Your objective ▸ Please return, with no alterations, the lines below from the very first through the one that contains "common name: grant's gazelle".

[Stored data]
┌──
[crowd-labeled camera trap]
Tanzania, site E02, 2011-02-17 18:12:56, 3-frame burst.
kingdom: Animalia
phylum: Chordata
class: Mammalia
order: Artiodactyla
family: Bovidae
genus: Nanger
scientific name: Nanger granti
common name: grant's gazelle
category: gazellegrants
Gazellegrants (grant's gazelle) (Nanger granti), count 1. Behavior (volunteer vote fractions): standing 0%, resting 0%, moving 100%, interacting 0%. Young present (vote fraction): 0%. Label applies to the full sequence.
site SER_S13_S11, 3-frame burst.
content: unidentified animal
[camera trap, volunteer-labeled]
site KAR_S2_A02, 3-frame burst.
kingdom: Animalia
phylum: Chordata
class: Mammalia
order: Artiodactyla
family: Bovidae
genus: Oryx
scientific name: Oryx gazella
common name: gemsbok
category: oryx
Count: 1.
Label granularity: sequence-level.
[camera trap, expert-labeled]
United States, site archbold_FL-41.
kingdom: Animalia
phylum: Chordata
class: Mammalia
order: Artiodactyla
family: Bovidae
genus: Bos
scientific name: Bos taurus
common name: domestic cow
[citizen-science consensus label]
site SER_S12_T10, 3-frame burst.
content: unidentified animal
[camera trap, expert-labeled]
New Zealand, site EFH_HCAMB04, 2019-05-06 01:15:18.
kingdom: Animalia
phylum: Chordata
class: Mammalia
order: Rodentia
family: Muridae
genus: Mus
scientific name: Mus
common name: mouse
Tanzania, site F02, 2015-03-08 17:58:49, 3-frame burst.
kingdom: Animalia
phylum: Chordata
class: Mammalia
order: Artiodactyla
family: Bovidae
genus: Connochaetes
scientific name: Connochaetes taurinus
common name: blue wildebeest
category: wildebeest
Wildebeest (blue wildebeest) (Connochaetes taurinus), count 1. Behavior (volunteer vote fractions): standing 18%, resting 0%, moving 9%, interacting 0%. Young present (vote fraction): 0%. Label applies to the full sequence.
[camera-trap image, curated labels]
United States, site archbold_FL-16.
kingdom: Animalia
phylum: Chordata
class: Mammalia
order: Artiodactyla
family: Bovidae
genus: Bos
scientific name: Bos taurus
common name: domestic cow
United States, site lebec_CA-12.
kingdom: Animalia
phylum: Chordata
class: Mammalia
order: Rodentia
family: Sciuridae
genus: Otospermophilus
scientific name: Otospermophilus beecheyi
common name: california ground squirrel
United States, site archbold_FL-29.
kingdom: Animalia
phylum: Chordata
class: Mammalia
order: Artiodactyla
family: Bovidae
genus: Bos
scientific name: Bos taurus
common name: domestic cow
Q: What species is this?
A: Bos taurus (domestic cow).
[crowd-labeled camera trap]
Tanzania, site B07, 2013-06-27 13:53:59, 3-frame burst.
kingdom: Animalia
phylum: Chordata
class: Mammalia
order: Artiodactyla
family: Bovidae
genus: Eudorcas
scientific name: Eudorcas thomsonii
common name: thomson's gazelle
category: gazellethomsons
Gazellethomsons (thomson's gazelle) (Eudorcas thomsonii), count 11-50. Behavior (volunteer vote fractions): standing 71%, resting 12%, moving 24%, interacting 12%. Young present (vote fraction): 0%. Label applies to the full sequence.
└──
Answer to the exercise ▸
[crowd-labeled camera trap]
Tanzania, site E02, 2011-02-17 18:12:56, 3-frame burst.
kingdom: Animalia
phylum: Chordata
class: Mammalia
order: Artiodactyla
family: Bovidae
genus: Nanger
scientific name: Nanger granti
common name: grant's gazelle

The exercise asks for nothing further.